= Manitoba House =

Manitoba House is the name of a Hudson's Bay Company fur trading post as well as a separate settlement adjacent to the post. The site is in the present-day Rural Municipality of Alonsa.

==Trading post==
The first trading post at or near the Manitoba House site was operated for one season, 1797–98, by a Hudson's Bay Company servant, John Best, somewhere near the Lake Manitoba Narrows. The name in the post journal, Doubtful Post, was likely chosen because of a lack of confidence in the survival of the post [Hudson's Bay Company Archives, B.53/a/1]. This post was indeed abandoned after this season, and the company had no permanent presence in the district for many years.

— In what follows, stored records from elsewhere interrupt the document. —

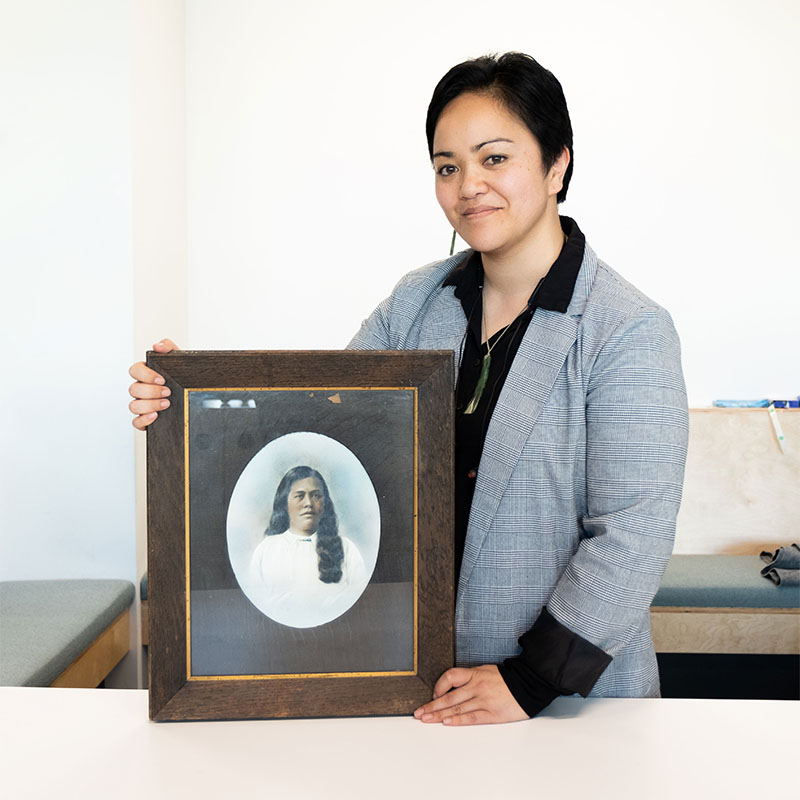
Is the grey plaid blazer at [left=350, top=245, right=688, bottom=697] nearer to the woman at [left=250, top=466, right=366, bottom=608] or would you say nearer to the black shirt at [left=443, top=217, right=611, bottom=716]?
the black shirt at [left=443, top=217, right=611, bottom=716]

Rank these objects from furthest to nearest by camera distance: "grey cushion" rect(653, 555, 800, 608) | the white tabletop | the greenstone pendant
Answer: "grey cushion" rect(653, 555, 800, 608), the greenstone pendant, the white tabletop

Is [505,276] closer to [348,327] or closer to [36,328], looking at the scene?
[36,328]

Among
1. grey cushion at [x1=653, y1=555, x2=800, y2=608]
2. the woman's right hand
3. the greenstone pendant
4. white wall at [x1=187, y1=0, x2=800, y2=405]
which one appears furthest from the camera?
white wall at [x1=187, y1=0, x2=800, y2=405]

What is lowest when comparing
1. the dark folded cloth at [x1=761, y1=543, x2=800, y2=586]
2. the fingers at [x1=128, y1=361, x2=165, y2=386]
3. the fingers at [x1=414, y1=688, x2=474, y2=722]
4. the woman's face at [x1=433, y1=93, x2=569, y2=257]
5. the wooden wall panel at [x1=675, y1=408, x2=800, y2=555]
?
the dark folded cloth at [x1=761, y1=543, x2=800, y2=586]

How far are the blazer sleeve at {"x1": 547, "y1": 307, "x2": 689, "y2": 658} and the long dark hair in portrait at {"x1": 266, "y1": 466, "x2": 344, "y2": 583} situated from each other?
28cm

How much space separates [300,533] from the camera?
40.1 inches

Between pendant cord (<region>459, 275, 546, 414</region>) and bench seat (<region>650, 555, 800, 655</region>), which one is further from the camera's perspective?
bench seat (<region>650, 555, 800, 655</region>)

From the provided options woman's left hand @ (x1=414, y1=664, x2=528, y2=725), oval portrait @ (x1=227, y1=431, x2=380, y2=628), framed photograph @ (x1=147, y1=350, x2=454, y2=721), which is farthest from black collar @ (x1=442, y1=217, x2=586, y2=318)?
woman's left hand @ (x1=414, y1=664, x2=528, y2=725)

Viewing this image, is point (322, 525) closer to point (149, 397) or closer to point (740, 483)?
point (149, 397)

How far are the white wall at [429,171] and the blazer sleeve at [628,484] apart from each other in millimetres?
2542

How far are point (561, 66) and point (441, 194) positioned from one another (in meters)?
2.57

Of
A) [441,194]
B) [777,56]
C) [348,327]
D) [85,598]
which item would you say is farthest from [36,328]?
[777,56]

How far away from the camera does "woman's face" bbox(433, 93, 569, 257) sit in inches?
47.7

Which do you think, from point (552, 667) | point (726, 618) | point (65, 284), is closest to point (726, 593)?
point (726, 618)
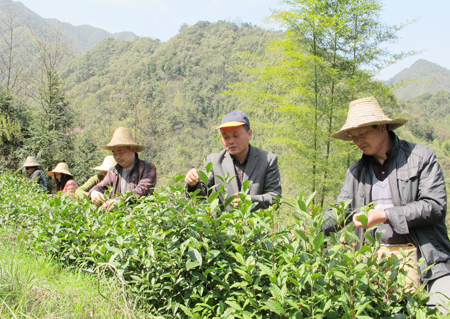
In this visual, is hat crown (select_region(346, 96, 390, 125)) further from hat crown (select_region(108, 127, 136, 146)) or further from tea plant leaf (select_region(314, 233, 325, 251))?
hat crown (select_region(108, 127, 136, 146))

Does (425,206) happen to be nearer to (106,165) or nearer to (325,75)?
(106,165)

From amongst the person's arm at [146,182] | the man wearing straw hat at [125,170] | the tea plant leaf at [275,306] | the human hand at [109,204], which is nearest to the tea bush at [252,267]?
the tea plant leaf at [275,306]

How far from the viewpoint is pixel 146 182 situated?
2846mm

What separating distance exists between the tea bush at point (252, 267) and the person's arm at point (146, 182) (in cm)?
104

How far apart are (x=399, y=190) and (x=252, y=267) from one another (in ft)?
3.80

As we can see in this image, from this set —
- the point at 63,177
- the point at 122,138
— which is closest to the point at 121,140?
the point at 122,138

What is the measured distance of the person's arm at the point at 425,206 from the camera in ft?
5.00

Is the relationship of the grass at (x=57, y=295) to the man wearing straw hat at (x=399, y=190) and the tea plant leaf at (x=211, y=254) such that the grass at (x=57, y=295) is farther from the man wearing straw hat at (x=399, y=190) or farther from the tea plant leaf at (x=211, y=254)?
the man wearing straw hat at (x=399, y=190)

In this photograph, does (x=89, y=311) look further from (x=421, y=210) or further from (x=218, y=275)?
(x=421, y=210)

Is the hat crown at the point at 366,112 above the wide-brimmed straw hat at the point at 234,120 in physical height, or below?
above

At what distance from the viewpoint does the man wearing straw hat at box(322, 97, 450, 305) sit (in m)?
1.54

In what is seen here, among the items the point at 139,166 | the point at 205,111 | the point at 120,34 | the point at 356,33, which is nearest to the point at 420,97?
the point at 205,111

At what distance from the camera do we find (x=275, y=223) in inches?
48.0

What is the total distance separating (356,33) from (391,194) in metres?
9.87
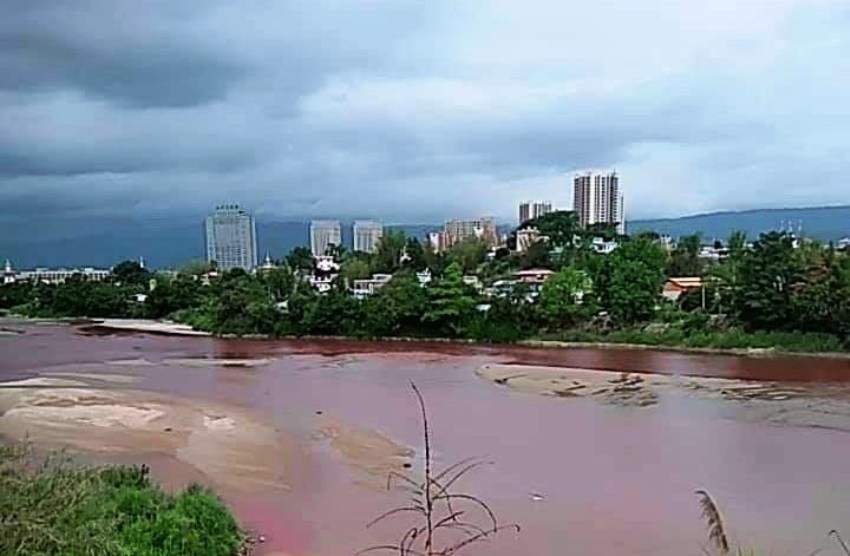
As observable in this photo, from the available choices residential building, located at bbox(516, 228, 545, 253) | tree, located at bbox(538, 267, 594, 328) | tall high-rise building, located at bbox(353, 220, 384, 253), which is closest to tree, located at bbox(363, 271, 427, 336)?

Manitoba House, which was intended to serve a large area, between Riding Mountain and Lake Winnipeg, was established on the west side of Lake Manitoba, about 15 miles south of the Narrows, in the 1820s. Treaty 2 was signed on August 21, 1871, at Manitoba House. A number of notable individuals served at Manitoba House, including Isaac Cowie, as fur trader, and Archibald McDonald, as clerk.

==Settlement==
The Metis settlement adjacent to the trading post was referred to as simply the Manitoba House Settlement until 1889 when the name Kinosota was suggested by John Norquay for the local post office. The settlement consists of a number of long narrow lots strung out along the shore of Lake Manitoba. St. Bede's Anglican Church, located in Kinosota, was formed in 1842 by Reverend Abraham Cowley, and is one of the oldest Anglican parishes in Manitoba. The church building was constructed around the turn of the century, and was moved to higher ground in 1922.